MATHIEU-OLIVIER_2024

Publié le 9 août 2013 Lecture : 4 minutes.

« Dès qu´il a su marcher, il est parti à l´aventure », explique son père, le Franco-Togolais Kofi Yamgnane, qui s´est engagé en politique dans ses deux pays : secrétaire d´État (aux Affaires sociales et à l´Intégration, puis à l´Intégration) sous François Mitterrand, il avait tenté de se présenter à la présidentielle togolaise en 2010, mais sa candidature avait été rejetée. « On ne lui connaissait pas vraiment d´ambition, surtout des rêves, se souvient-il. Nous étions très proches, même si mon entrée en politique m´a parfois tenu loin du foyer. Il a souffert de la jalousie, du mensonge, du racisme… »

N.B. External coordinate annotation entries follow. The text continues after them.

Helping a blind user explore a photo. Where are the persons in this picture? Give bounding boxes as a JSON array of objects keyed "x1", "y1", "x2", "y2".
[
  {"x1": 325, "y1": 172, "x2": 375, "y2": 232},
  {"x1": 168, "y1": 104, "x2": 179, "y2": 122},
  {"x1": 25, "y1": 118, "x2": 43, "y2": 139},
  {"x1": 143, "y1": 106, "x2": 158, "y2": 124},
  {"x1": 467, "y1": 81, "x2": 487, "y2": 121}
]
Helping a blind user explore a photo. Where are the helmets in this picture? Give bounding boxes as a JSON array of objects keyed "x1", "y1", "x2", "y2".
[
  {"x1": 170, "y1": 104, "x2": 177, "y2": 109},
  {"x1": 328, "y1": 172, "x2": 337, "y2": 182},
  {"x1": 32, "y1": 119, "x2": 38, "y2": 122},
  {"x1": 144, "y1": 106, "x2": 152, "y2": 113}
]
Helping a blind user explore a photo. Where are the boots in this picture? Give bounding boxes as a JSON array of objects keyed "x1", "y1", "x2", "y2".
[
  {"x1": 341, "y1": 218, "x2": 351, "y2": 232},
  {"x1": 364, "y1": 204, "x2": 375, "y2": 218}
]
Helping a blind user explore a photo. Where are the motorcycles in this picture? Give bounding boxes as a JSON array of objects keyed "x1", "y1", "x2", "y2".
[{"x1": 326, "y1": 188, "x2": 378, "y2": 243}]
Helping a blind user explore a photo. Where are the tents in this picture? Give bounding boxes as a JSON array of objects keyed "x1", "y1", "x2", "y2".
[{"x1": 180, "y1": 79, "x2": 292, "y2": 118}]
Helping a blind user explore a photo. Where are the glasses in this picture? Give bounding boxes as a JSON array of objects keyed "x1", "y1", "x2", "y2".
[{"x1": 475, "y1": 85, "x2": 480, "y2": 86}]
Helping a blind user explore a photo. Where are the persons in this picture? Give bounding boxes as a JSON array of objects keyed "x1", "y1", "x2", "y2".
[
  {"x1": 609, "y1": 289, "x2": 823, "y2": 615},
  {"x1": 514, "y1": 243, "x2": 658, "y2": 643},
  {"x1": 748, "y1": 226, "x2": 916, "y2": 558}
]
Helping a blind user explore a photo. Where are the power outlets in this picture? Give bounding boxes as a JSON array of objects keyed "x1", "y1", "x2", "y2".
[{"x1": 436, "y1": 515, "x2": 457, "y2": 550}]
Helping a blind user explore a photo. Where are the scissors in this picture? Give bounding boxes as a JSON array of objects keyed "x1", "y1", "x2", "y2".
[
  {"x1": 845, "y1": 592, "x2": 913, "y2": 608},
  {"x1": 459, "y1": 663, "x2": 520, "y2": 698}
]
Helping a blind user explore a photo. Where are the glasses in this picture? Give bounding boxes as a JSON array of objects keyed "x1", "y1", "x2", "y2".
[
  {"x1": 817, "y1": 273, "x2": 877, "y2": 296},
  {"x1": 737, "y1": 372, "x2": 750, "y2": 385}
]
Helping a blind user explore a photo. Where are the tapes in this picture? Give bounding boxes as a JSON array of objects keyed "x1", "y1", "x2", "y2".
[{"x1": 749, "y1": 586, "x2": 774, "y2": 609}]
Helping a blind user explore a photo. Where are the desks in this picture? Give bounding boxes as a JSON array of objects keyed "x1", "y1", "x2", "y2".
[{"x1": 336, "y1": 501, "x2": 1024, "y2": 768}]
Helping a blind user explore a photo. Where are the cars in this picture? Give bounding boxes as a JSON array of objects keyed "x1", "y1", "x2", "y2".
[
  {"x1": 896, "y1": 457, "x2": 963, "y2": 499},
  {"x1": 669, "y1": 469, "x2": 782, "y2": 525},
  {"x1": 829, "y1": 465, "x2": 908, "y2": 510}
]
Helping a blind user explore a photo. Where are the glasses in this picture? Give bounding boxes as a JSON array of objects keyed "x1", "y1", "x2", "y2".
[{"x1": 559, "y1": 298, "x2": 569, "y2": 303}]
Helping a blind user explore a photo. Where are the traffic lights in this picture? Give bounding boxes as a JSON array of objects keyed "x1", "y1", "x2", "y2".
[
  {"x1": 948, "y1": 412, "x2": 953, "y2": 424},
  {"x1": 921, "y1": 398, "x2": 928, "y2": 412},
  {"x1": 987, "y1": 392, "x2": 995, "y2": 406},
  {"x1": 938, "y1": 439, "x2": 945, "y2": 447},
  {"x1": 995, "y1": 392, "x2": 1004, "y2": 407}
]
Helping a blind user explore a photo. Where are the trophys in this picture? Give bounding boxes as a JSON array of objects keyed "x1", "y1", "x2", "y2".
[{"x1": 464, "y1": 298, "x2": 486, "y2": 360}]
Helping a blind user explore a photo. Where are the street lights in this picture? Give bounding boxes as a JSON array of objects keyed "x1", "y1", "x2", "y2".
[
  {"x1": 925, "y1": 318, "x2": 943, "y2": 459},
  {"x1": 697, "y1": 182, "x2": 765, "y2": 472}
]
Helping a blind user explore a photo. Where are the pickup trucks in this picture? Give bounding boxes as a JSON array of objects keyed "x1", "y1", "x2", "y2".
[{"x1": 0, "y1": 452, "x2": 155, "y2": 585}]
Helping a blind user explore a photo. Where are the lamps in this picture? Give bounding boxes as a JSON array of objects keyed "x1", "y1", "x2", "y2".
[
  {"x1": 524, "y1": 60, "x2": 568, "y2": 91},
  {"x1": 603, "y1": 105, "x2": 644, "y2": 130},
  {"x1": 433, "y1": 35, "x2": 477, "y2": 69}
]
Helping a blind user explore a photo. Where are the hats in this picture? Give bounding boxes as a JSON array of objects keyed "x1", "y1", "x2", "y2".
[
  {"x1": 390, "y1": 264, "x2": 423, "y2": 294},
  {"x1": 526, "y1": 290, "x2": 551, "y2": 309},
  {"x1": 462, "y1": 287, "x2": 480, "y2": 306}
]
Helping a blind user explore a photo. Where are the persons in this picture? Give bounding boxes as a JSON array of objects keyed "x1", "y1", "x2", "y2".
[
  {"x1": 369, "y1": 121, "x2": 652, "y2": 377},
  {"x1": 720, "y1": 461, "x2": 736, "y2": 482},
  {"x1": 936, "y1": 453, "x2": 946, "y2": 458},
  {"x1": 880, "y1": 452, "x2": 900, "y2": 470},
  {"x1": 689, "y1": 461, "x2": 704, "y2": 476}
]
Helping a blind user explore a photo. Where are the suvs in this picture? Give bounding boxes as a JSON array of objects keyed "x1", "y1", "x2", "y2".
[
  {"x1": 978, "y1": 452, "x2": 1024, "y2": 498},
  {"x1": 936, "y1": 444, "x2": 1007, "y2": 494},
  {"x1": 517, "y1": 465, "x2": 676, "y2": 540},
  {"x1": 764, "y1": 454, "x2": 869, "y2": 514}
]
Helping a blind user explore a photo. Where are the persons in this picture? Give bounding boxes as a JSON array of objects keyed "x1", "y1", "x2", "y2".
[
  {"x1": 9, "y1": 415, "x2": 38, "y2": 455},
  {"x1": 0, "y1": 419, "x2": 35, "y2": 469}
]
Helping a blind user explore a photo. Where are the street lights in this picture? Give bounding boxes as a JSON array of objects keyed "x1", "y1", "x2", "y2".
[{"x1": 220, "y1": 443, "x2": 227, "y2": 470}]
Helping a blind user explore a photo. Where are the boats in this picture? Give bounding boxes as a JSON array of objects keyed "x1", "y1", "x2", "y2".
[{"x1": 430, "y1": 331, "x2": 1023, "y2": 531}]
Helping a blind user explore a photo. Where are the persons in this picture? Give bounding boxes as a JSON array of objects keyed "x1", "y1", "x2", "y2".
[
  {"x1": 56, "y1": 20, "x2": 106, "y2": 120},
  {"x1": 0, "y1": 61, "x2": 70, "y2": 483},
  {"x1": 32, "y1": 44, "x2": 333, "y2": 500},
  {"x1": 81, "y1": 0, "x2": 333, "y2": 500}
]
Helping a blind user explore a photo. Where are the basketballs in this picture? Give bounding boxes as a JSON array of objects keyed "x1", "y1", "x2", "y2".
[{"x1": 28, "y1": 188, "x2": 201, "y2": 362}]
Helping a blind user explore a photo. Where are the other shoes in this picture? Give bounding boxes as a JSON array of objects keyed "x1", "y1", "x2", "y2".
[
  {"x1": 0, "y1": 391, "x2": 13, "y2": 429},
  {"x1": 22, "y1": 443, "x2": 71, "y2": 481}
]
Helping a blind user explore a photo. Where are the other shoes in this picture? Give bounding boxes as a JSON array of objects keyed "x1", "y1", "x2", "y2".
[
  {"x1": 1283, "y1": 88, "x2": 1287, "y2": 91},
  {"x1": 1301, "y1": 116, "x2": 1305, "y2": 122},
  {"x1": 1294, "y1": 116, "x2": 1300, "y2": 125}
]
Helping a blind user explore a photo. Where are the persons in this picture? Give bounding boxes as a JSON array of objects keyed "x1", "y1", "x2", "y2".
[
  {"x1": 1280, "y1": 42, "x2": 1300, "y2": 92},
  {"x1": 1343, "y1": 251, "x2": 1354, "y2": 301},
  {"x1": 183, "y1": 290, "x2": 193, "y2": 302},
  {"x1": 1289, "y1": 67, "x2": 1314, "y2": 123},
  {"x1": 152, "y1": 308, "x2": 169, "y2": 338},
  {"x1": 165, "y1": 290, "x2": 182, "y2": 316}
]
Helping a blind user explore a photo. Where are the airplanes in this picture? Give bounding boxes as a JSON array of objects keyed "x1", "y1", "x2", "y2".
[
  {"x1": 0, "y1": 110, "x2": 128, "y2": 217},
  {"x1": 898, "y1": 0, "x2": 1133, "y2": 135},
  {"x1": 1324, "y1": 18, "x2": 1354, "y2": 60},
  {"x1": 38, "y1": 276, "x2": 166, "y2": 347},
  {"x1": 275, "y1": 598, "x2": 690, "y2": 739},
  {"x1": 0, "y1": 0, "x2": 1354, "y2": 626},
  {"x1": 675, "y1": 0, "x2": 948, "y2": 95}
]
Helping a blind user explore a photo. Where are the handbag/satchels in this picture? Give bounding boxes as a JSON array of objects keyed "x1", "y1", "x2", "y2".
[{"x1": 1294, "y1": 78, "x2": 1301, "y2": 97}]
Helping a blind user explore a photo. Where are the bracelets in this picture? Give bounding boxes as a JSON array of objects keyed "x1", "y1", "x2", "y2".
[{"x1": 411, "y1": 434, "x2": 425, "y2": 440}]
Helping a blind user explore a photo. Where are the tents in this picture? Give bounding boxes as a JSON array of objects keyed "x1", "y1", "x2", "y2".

Assis en face d´un colosse dont le sourire vous surplombe de vingt bons centimètres, on peine à imaginer l´enfant, né en 1976 à Brest, gambadant dans la campagne du Finistère. Kwame Yamgnane, qui avoue n´avoir « jamais été un bon élève », intègre le Lycée naval, à Brest, et pense un temps choisir l´armée : « Je voulais être pilote de chasse, puis parachutiste, mais ils m´ont dit que ma taille et mon poids posaient problème… Finalement, j´ai fait mon service militaire en tant que secrétaire dans le Médoc ! » s´esclaffe ce grand amateur de vins. Il opte donc pour un autre milieu, sans doute à raison tant on imagine mal ce double mètre jovial troquer son pull marin contre un treillis.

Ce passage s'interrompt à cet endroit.